An additional benefit of the compile time approach is, that one has the possibility to go back to PHP (without type safety) because all TSPHP code is translated to PHP at some point. There is somewhat a forward compatibility between PHP and TSPHP (not a backward compatibility though - PHP code does not compile as TSPHP code, but I am already thinking about a solution for this issue).

I think there is also another factor which shouldn’t be underestimated. Type safety means also an additional learning curve. I tried to simplify the change to TSPHP and the need for additional type definitions by introducing new constructs. As an example the cast assign operator and the [URL=“http://tsphp.tutteli.ch/wiki/display/TSPHP/cast+modifier”]cast modifier which should ease the usage with types.
Still, there are other improvements which could be implemented to simplify the usage with types such as type inference.

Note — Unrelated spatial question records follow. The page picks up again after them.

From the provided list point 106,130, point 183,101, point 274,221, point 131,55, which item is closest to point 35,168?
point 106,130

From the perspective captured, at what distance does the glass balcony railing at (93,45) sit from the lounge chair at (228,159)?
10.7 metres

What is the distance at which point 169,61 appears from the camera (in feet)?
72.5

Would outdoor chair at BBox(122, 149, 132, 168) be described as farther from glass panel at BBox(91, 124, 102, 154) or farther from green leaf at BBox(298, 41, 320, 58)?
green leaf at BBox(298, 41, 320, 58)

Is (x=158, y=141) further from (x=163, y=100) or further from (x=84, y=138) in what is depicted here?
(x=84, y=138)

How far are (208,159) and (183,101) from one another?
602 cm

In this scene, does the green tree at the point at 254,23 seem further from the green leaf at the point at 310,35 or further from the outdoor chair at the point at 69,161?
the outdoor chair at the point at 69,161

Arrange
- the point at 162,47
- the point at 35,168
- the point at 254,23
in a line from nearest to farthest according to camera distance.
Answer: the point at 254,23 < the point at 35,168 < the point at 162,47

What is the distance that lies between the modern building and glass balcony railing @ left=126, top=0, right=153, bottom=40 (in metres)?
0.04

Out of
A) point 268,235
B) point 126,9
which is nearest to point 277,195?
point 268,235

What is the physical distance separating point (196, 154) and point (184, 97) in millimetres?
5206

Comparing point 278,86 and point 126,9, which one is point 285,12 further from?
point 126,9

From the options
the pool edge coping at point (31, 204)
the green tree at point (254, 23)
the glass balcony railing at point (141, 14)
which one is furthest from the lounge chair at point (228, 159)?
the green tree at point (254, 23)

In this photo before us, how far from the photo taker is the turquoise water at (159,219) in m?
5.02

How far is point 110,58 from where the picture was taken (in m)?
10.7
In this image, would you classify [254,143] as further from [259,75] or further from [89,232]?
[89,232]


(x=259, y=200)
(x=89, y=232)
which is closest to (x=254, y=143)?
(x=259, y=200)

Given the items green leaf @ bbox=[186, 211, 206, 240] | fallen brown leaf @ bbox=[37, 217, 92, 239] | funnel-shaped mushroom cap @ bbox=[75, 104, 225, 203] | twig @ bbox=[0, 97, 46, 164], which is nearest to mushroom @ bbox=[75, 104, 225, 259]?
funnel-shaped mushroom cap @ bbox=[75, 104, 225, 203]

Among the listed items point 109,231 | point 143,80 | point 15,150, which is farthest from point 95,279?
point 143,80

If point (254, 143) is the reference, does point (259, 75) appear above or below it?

That’s actually a good point. I was thinking about it at the beginning of the project and decided at the stage that one has to write function as well. My decision was based on the reason that the transition from PHP code


function foo(){}

to TSPHP code


function void foo(){}

would be easier. Nevertheless, I just created a change request (TSPHP-645) and I will at least reconsider to make function optional (then code conventions have to define whether the developer should write function or not).